--- Extracted material ---
=== Begin Enclosure ===

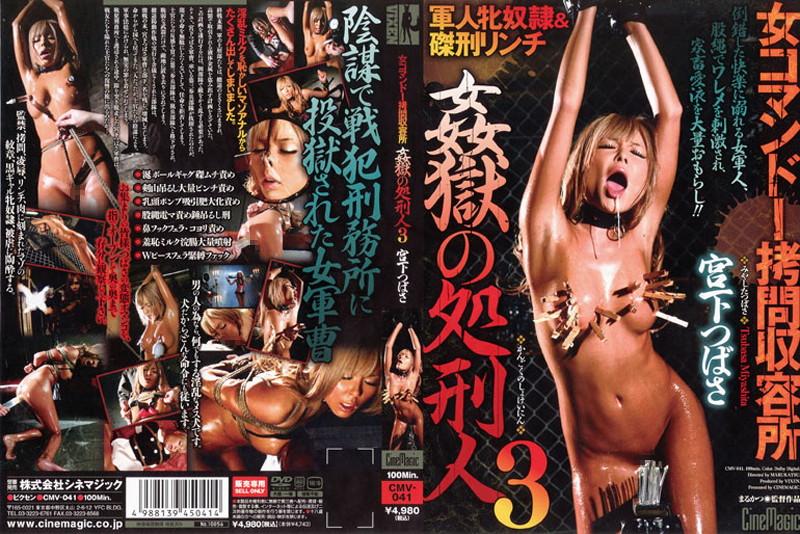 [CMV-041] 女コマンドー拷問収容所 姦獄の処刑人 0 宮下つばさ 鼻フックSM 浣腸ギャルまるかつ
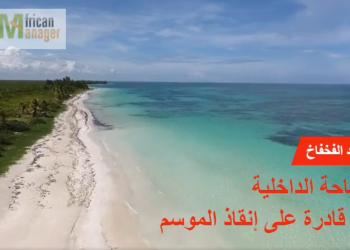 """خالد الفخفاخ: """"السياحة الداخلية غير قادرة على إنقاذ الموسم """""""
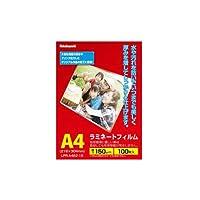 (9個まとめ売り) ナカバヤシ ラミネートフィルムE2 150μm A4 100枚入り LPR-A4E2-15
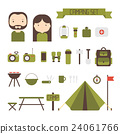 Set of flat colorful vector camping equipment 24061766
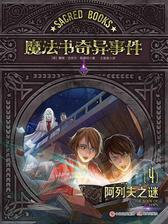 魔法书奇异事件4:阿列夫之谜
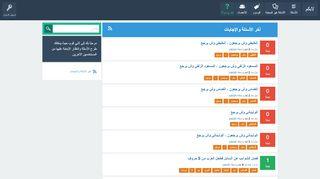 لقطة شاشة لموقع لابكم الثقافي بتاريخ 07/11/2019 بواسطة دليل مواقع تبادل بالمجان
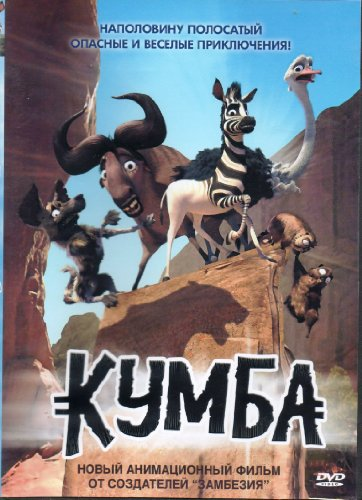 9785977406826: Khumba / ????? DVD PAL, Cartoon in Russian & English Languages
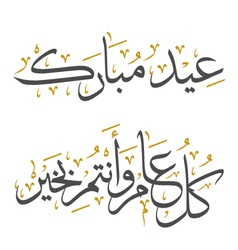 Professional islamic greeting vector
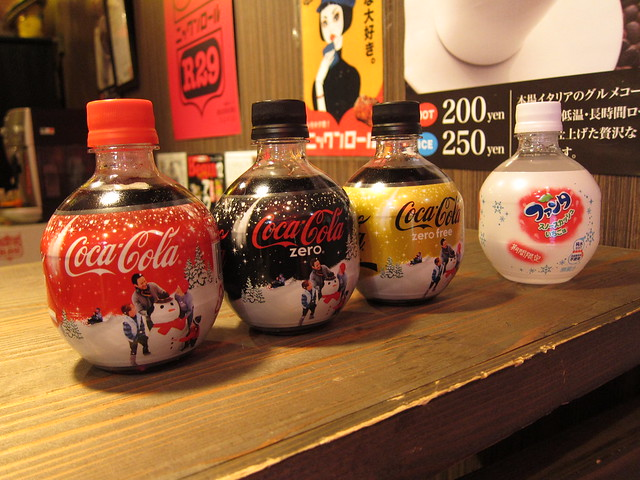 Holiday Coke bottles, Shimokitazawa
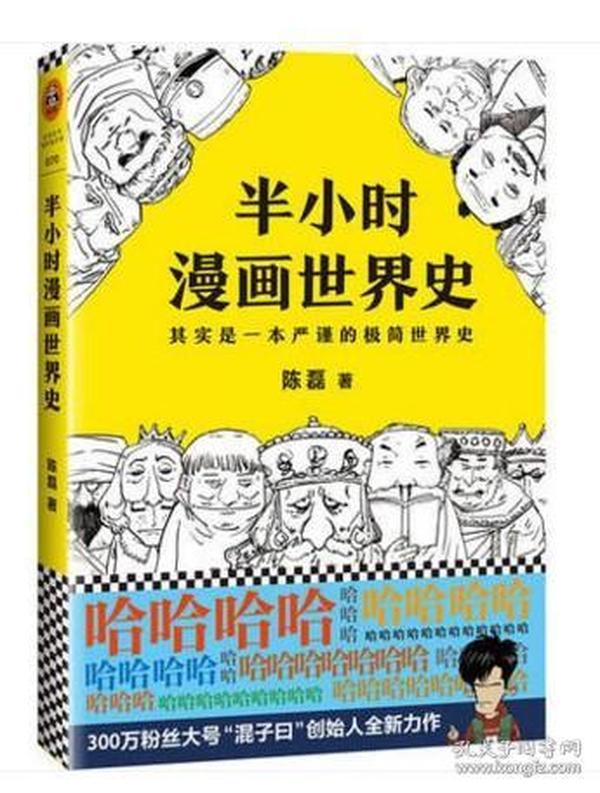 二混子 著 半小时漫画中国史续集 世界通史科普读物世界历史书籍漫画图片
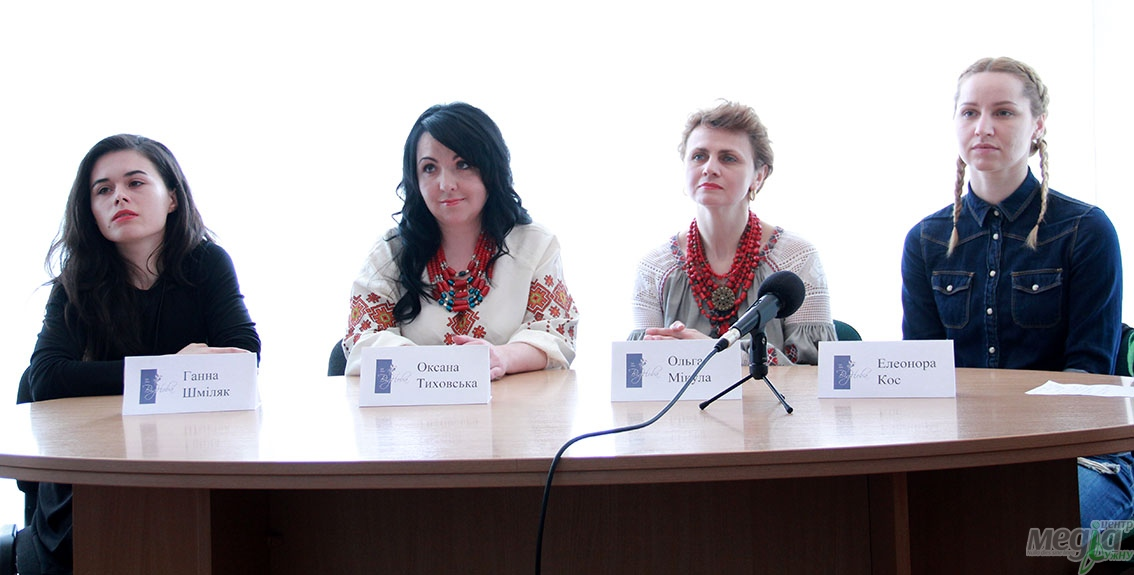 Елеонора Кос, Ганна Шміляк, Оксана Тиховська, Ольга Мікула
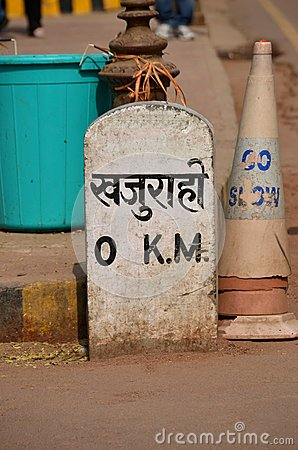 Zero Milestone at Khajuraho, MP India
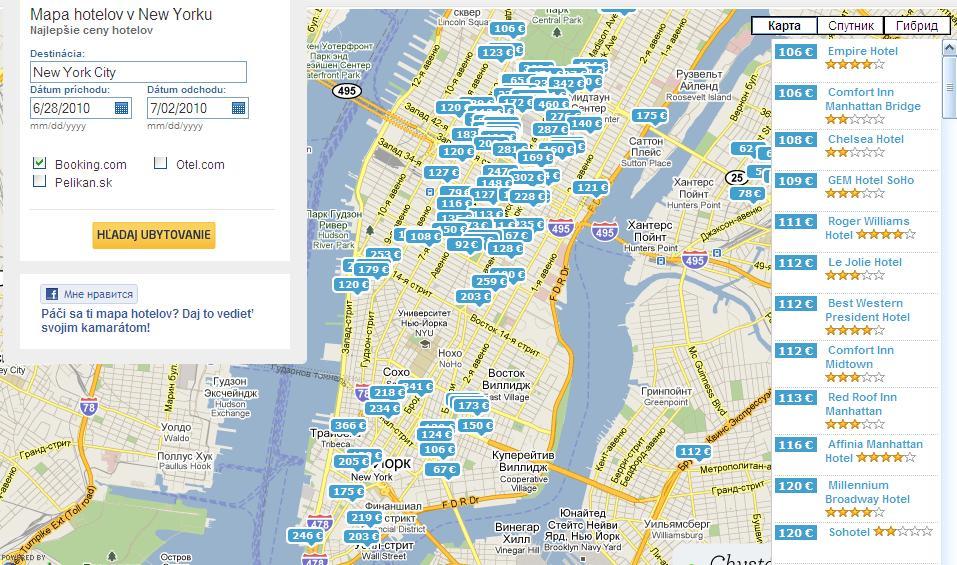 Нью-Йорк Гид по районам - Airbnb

=== End Enclosure ===
=== Begin Enclosure ===

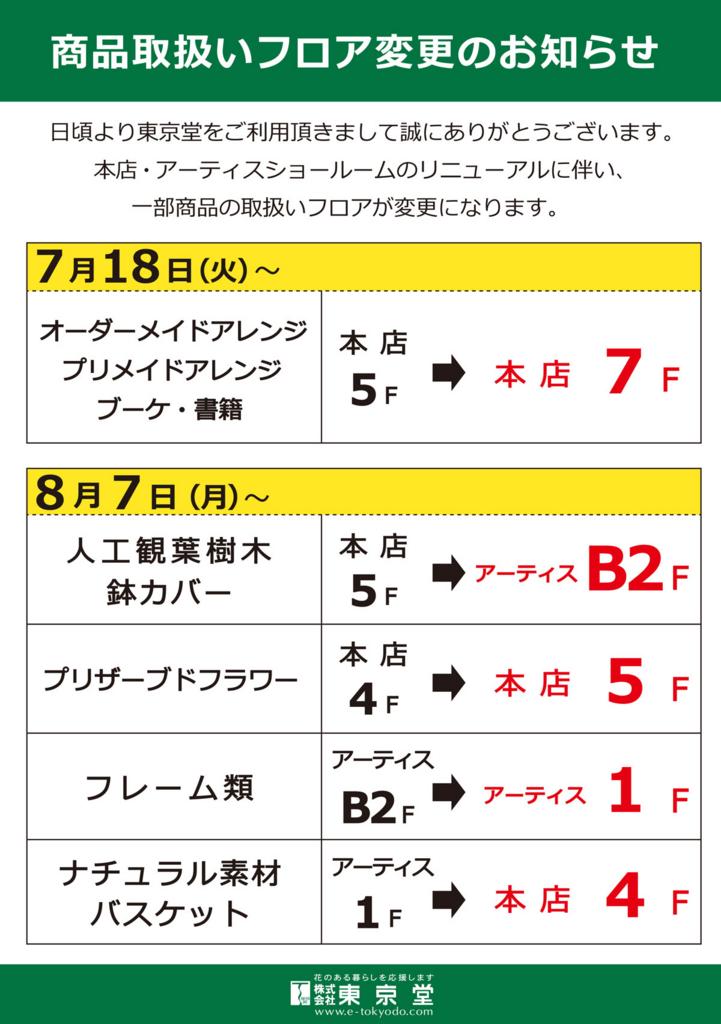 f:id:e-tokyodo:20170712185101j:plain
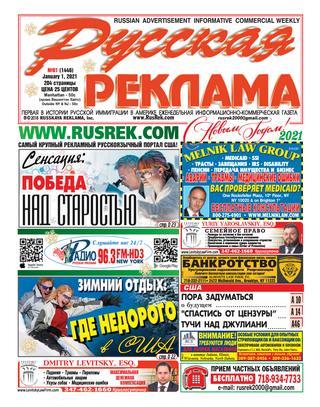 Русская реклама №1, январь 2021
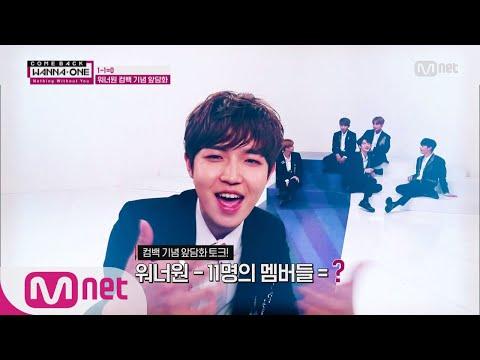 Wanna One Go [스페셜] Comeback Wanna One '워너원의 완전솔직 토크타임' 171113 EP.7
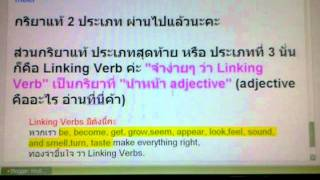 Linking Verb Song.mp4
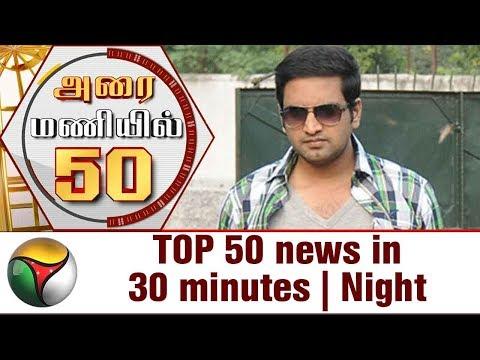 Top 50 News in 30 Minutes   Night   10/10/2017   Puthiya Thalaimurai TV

=== End Enclosure ===

--- Task details ---
Exactly the lines above from the one that contains "Wanna One Go" down to the one that contains "Top 50 News" are to be output, both ends kept and pictures omitted.

--- Task result ---
 Wanna One Go [스페셜] Comeback Wanna One '워너원의 완전솔직 토크타임' 171113 EP.7
 Linking Verb Song.mp4
 Top 50 News in 30 Minutes   Night   10/10/2017   Puthiya Thalaimurai TV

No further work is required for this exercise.